Den Eltern drohte die Festnahme
Die Polizei hatte sich offenbar erhofft, die Eltern bei dem Gerichtstermin greifen zu können: Mehrere Streifen waren unterwegs, ein Polizeibus um die Ecke postiert. Doch: Sie sind ja nicht gekommen. Aus ihrer Sicht - verständlich. Sie mussten damit rechnen, zumindest vorübergehend festgenommen zu werden, ihr Kind wäre zumindest vorerst wieder in Obhut genommen worden.
Entscheidung dauert noch
Um zu erfahren, was das Mädchen wirklich will und wo es leben will, wäre es dennoch am besten, sie persönlich anhören zu wollen. Nachdem dies gestern nicht möglich war, will der Familienrichter jetzt alle Aussagen erst einmal auswerten. Möglicherweise werde er noch Stellungnahmen der Beteiligten anfordern, es werde einige Wochen dauern, bis er zu einer Entscheidung komme, so Richter Albert Stadelmayr.
Anwalt: Mädchen wird zur Gejagten
Der Anwalt der Eltern kritisiert unterdessen, dass inzwischen das Mädchen zur Gejagten geworden sei. Man solle sich mehr auf das Wohl des Kindes konzentrieren. Weil das jedoch nach Ansicht der Behörden gefährdet war, kam es 2015 zum Sorgerechtentzug für zahlreiche Zwölf Stämme Eltern: Damals war bekannt geworden, dass Erziehungsmethoden wie das Züchtigen mit der Rute zu den Erziehungsmethoden der Zwölf Stämme gehöre. Deshalb wurden etwa 40 minderjährige Kinder in Obhut genommen.

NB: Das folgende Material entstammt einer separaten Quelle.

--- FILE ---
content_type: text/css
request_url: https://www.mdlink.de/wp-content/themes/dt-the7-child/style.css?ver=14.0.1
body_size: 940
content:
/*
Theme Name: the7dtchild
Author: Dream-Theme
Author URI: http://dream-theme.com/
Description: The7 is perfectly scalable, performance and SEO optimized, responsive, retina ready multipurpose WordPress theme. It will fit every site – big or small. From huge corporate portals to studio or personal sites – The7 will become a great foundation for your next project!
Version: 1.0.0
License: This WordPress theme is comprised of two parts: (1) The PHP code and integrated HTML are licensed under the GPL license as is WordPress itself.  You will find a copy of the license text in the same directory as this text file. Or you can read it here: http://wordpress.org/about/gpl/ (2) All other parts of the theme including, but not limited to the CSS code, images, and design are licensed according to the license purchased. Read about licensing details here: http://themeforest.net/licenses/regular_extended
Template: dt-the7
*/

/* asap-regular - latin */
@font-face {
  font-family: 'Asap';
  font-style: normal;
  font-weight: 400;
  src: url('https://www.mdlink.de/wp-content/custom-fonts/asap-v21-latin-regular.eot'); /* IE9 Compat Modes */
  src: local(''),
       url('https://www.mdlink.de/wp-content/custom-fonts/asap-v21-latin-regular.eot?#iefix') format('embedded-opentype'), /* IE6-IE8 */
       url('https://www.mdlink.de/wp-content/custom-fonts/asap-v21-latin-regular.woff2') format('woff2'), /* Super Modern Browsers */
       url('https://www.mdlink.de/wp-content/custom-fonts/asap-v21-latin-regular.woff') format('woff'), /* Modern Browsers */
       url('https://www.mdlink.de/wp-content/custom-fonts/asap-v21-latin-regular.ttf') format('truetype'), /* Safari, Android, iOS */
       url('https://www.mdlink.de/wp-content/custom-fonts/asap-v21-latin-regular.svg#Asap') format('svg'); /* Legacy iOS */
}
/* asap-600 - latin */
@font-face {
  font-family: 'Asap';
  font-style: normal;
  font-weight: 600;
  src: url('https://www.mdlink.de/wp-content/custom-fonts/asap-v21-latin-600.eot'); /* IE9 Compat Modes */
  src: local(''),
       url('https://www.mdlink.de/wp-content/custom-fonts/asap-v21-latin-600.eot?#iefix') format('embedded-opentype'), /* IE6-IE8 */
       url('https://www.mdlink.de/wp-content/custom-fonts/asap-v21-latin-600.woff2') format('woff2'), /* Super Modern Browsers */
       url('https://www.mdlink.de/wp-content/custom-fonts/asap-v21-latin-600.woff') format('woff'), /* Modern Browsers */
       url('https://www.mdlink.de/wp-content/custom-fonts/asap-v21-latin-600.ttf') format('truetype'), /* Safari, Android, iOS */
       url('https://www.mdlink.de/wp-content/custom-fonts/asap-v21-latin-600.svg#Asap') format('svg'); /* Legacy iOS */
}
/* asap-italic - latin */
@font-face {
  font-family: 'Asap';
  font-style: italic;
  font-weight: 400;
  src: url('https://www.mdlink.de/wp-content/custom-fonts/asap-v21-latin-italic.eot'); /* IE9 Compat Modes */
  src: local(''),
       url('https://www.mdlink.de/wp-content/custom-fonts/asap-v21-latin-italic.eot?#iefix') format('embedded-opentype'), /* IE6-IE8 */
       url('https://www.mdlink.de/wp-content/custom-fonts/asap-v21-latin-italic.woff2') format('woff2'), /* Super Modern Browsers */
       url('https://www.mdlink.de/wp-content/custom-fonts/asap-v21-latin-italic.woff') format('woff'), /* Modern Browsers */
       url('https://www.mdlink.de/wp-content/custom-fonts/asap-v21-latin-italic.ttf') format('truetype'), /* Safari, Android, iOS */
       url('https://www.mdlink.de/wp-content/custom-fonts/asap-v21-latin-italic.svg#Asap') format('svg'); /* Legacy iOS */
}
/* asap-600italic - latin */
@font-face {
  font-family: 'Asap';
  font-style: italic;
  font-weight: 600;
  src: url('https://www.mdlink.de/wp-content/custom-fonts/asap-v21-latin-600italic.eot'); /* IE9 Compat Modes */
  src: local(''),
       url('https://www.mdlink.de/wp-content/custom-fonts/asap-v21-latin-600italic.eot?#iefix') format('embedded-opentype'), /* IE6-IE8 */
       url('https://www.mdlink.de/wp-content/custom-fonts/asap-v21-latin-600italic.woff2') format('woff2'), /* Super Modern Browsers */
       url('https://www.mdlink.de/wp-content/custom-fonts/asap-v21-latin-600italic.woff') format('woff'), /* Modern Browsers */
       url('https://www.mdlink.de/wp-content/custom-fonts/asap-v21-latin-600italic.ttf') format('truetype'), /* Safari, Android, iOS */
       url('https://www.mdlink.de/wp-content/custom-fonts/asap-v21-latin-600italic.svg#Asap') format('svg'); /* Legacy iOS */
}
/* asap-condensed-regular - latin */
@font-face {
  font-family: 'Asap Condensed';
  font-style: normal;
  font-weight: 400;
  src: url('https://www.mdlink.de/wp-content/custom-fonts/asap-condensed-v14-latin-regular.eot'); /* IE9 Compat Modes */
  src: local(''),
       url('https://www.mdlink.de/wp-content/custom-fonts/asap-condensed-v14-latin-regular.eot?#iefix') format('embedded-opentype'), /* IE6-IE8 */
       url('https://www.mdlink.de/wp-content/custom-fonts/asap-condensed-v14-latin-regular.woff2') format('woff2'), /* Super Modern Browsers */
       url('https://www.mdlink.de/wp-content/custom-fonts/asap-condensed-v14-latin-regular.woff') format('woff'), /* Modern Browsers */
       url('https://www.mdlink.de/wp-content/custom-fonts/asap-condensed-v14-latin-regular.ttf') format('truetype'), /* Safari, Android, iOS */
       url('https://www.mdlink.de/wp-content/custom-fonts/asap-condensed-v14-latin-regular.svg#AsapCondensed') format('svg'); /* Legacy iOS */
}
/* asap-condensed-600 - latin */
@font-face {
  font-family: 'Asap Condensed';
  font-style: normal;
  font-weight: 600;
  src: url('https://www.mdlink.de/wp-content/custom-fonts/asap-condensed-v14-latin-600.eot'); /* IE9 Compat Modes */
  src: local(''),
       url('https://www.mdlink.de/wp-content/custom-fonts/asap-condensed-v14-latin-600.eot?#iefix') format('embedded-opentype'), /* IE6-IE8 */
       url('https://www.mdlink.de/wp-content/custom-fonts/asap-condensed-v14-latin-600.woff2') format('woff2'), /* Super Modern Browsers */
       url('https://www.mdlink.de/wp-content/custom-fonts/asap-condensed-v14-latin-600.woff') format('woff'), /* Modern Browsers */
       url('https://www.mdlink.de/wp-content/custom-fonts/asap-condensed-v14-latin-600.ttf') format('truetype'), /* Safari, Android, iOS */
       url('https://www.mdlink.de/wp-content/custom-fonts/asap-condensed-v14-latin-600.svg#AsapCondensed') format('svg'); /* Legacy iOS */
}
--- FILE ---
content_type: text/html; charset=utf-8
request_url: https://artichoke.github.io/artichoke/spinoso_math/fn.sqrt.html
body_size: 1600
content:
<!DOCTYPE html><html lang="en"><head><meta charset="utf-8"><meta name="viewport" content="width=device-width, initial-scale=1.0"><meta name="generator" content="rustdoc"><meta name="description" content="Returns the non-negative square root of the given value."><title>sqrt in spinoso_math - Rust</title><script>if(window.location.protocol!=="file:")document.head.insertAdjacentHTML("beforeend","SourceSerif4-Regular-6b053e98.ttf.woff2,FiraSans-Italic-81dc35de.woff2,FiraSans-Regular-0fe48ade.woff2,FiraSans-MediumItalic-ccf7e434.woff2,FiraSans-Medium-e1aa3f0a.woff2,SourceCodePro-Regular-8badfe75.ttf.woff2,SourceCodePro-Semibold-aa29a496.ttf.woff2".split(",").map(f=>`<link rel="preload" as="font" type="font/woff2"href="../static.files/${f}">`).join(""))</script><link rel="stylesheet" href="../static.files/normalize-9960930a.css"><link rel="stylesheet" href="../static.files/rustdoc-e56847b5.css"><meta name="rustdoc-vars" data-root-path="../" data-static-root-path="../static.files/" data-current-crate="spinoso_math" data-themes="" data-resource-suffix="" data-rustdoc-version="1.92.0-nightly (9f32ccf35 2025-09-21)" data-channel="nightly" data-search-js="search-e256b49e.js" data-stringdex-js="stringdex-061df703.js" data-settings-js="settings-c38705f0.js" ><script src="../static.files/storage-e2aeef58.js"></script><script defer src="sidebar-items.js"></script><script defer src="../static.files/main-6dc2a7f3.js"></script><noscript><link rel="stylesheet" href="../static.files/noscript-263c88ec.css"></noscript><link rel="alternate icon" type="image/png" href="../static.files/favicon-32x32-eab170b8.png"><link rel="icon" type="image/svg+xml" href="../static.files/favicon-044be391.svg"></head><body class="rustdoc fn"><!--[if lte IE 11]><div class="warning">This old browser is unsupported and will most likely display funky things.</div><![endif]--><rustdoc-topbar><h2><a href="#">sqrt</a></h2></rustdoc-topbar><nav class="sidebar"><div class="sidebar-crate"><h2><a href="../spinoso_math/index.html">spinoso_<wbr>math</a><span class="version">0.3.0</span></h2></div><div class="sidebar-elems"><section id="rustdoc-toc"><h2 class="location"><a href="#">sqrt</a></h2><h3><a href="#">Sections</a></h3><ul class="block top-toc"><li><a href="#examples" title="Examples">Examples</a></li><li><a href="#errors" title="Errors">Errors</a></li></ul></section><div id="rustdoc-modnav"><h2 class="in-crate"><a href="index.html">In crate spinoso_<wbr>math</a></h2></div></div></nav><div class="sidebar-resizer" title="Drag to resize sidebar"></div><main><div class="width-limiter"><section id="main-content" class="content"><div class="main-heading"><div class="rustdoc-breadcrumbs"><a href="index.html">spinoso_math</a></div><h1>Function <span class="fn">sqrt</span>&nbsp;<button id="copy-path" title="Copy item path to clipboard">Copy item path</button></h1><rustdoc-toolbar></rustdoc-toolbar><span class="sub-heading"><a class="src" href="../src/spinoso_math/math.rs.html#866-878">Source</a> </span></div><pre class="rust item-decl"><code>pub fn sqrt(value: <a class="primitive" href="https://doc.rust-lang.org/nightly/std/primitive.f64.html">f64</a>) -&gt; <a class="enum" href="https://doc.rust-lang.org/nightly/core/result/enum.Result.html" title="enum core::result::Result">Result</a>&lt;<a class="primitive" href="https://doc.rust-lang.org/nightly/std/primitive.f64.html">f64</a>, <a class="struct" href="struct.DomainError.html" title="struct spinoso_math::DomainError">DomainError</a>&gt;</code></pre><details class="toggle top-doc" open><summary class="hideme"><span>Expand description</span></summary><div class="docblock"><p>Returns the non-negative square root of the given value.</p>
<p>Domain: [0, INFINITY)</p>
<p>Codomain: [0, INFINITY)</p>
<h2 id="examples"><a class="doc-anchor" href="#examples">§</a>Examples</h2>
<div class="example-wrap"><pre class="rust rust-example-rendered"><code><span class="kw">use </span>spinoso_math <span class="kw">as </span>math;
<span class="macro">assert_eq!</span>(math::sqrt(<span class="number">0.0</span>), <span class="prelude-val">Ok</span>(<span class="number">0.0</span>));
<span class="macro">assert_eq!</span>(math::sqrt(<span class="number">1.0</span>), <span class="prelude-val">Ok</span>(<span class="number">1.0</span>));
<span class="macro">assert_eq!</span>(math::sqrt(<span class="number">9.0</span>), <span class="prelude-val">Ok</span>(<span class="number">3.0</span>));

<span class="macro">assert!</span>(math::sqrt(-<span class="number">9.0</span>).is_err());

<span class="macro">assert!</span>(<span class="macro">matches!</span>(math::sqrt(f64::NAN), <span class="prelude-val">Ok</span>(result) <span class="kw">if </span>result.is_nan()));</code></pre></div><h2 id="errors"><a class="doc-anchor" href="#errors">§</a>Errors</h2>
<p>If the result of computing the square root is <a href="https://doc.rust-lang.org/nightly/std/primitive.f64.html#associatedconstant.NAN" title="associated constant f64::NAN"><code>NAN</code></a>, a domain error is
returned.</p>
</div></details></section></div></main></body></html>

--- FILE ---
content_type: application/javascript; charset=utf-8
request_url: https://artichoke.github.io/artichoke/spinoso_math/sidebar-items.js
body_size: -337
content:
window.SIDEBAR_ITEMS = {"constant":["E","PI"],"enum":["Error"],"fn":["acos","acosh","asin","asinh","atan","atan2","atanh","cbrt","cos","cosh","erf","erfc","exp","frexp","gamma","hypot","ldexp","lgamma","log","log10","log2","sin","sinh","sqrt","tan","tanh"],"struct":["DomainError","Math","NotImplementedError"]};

Die meisten sind inzwischen zurück - weil sie volljährig wurden, oder weil sie die Richter davon überzeugt hatten, dass sie dies so wollten. Auch der Bruder des jetzt vermissten Mädchens ist bei seinen Eltern: 2016 war er aus dem Heim abgehauen, ein anonymer Anrufer teilte dem Jugendamt mit, das Kind sei bei seinen Eltern. Damals konnte er das Gericht überzeugen - er durfte bleiben. Die leiblichen Eltern seien eben nicht zu ersetzen - so sieht das auch der Pflegevater, bei dem das Mädchen acht Jahre lang gelebt hatte.